[[ Given records open ]]
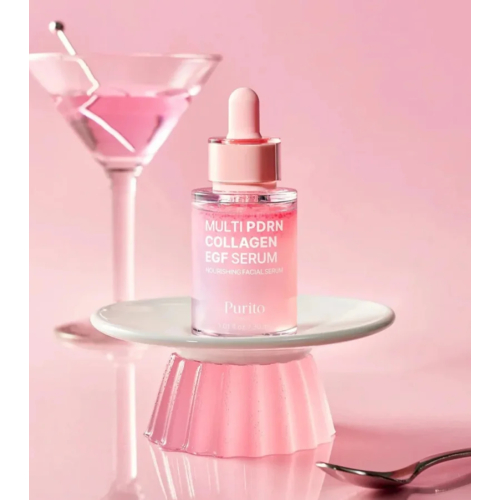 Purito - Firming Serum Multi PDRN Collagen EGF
[[ Given records closed ]]
[[ Given records open ]]
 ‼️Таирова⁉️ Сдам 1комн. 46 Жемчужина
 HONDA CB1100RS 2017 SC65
[[ Given records closed ]]
■ How to complete this task ■
Start with the line above that contains "1комн. 46 Жемчужина" and end with the line that contains "HONDA CB1100RS 2017 SC65". Write out those lines exactly, and only those.

■ Expected answer ■
 ‼️Таирова⁉️ Сдам 1комн. 46 Жемчужина
 HONDA CB1100RS 2017 SC65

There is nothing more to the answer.